> **TASK TO CARRY OUT**
Can you copy, word for word, the part of the article below about Gregier's classroom animals starting with "Every pet needs" and going on through "and other mammals."?

Gregier has a tank full of fish and two red-eared-slider turtles.  

“I had a student whose mom said ‘I have two turtles in my house that my daughter hasn’t looked at in years; would you please take them?’ and I said OK,” Gregier said about how he came to acquire the turtles.  He got the turtles eight years ago, and they are around 10-12 years old.

Every pet needs a name, and the turtles do as well.

“Timmy and Lucky, but I don’t know which one is which,” he said.  He mentioned that he enjoyed the kids’ reactions to the turtles and he even had a few classes that had turtle races.

Gregier said that he has used the fish in a few non-harmful experiments throughout the years.

He also has something that he calls the “muck tank” that has a bunch of a stuff growing in it that he uses for experiments with algae and microscopic organisms.

“I used to have a couple leopard geckos, but they all died this last year,” Gregier said about what other animals — including birds and other mammals — have passed though his classroom, including birds and other mammals.

He said the reason that he has the animals is because they are low maintenance.  He said that the only problem is during the summer when he isn’t there all the time.

Gregier said that he would recommend these as pets for anyone except for one thing.

“I cannot technically encourage you to get those turtles because they are red-eared-sliders, which means they are not native to Montana, so they’re an invasive species,” he said.

However, he mentioned that a western painted turtle is similar and a native species.

> **RECORD SET**
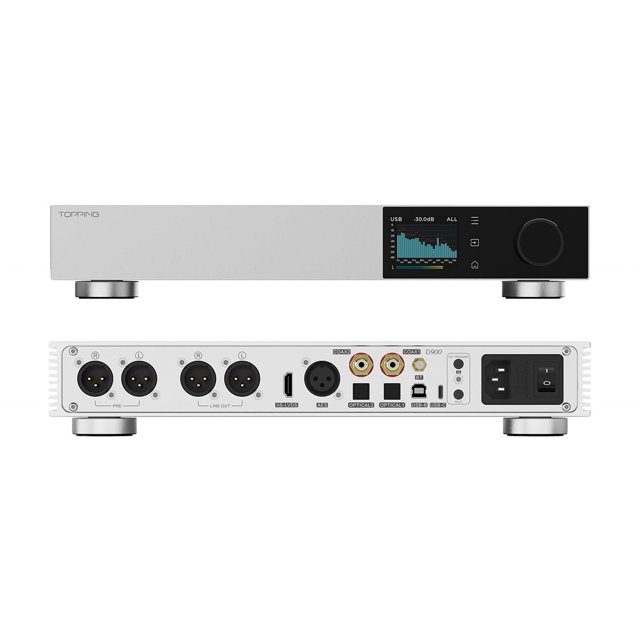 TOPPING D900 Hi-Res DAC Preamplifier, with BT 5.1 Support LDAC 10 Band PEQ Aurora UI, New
==
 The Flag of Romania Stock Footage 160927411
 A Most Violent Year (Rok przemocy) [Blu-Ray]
---
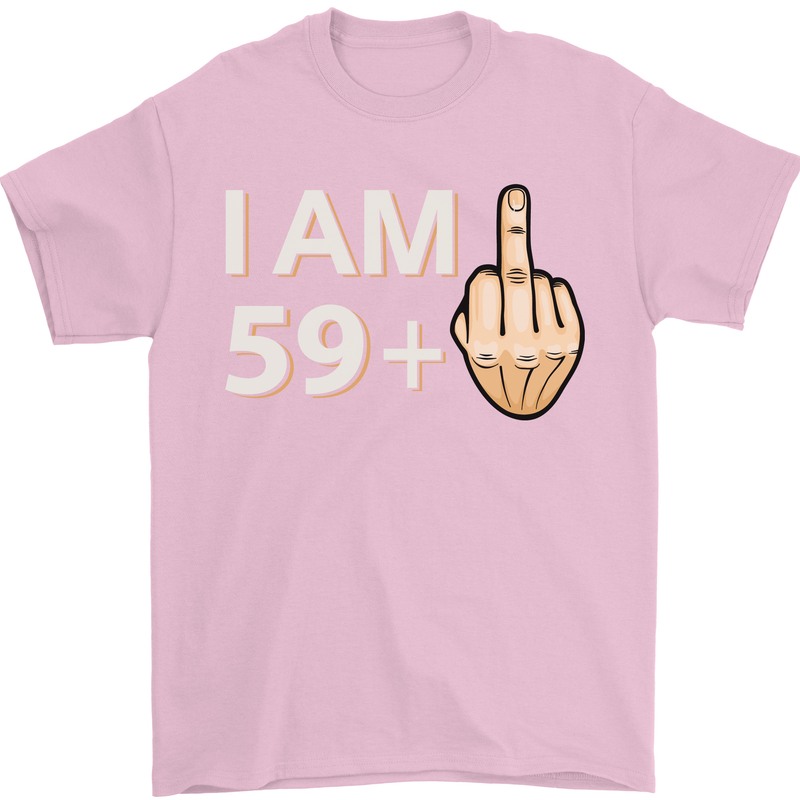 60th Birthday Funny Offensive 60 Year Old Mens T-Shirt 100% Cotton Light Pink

> **WRITTEN RESPONSE**
Every pet needs a name, and the turtles do as well.

“Timmy and Lucky, but I don’t know which one is which,” he said.  He mentioned that he enjoyed the kids’ reactions to the turtles and he even had a few classes that had turtle races.

Gregier said that he has used the fish in a few non-harmful experiments throughout the years.

He also has something that he calls the “muck tank” that has a bunch of a stuff growing in it that he uses for experiments with algae and microscopic organisms.

“I used to have a couple leopard geckos, but they all died this last year,” Gregier said about what other animals — including birds and other mammals — have passed though his classroom, including birds and other mammals.